Comprehensive solution addressing all three focus areas:
API Rate Limits:
Cumulocity enforces tenant-level rate limits:
- Standard tier: ~100 requests/second
- Enterprise tier: ~200 requests/second (configurable)
- Limits are cumulative across ALL API operations (REST, MQTT processing, etc.)
- 429 responses include Retry-After header indicating when to retry
Your current load:
- 450 events / 5 seconds = 90 requests/second
- Near threshold with zero margin for other operations
- Bursts or concurrent operations easily exceed limits
Rate limits apply to:
- REST API calls (POST, GET, PUT, DELETE)
- MQTT messages processed by platform (each publish = 1 API operation)
- Bulk operations (count as 1 request regardless of batch size)
Event Batching Strategy:
Implement batching at multiple levels:
1. Device-Level Batching (MQTT SmartREST):
// SmartREST template for multi-measurement
211,temperature,25.5,pressure,101.3,vibration,0.05
Single MQTT publish sends 3 measurements = 1 API operation (vs 3 separate operations)
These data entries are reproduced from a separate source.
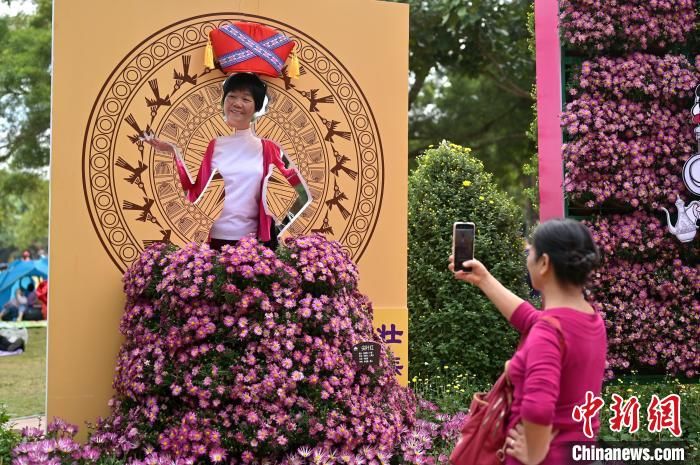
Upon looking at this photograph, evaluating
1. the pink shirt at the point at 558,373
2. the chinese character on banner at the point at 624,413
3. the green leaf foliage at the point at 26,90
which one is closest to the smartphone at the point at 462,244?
the pink shirt at the point at 558,373

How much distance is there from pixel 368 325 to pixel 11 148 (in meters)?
12.0

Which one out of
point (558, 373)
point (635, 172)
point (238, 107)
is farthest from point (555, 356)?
point (635, 172)

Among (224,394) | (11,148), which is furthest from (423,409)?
(11,148)

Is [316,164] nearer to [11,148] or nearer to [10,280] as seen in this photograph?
[11,148]

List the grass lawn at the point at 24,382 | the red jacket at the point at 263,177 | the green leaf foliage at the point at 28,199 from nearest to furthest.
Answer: the red jacket at the point at 263,177 < the grass lawn at the point at 24,382 < the green leaf foliage at the point at 28,199

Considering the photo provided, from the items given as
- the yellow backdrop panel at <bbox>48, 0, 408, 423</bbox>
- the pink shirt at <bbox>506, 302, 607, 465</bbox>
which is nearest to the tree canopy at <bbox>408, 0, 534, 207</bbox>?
the yellow backdrop panel at <bbox>48, 0, 408, 423</bbox>

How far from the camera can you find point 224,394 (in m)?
4.26

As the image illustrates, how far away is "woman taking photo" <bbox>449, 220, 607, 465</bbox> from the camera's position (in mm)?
2287

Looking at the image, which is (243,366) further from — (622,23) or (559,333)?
(622,23)

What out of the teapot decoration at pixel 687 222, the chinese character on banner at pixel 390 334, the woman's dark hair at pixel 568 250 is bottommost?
the chinese character on banner at pixel 390 334

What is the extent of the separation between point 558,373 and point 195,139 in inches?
140

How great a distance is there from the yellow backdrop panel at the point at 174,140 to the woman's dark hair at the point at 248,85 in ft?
0.62

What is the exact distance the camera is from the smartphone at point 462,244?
279cm

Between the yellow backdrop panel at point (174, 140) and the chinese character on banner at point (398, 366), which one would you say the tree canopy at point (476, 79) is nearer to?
the yellow backdrop panel at point (174, 140)
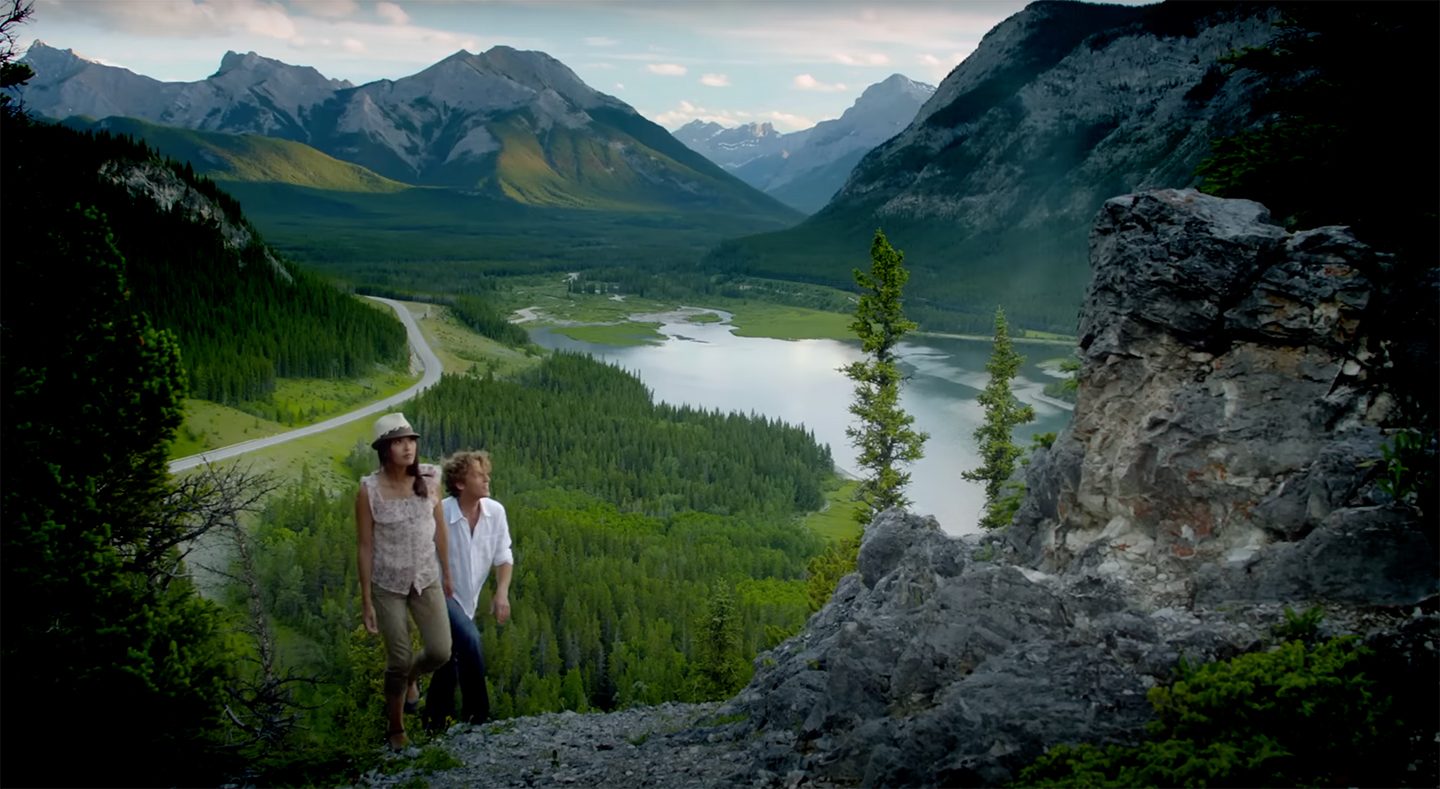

2. Gateway-Level Batching:
If using gateway architecture:
- Gateway collects events from multiple devices
- Batches into groups of 100-500 events
- Posts via bulk events API every 5-10 seconds
POST /event/events/bulk
[
{"type": "c8y_Temperature", "source": {"id": "device1"}, "text": "25.5°C"},
{"type": "c8y_Pressure", "source": {"id": "device1"}, "text": "101.3 kPa"},
... (up to 1000 events)
]
3. Measurement API Alternative:
For telemetry, use measurements API instead of events:
POST /measurement/measurements/bulk
[
{"source": {"id": "device1"}, "type": "c8y_MultiSensor",
"c8y_Temperature": {"T": {"value": 25.5, "unit": "C"}},
"c8y_Pressure": {"P": {"value": 101.3, "unit": "kPa"}}}
]
Measurements are optimized for time-series data and have better performance characteristics.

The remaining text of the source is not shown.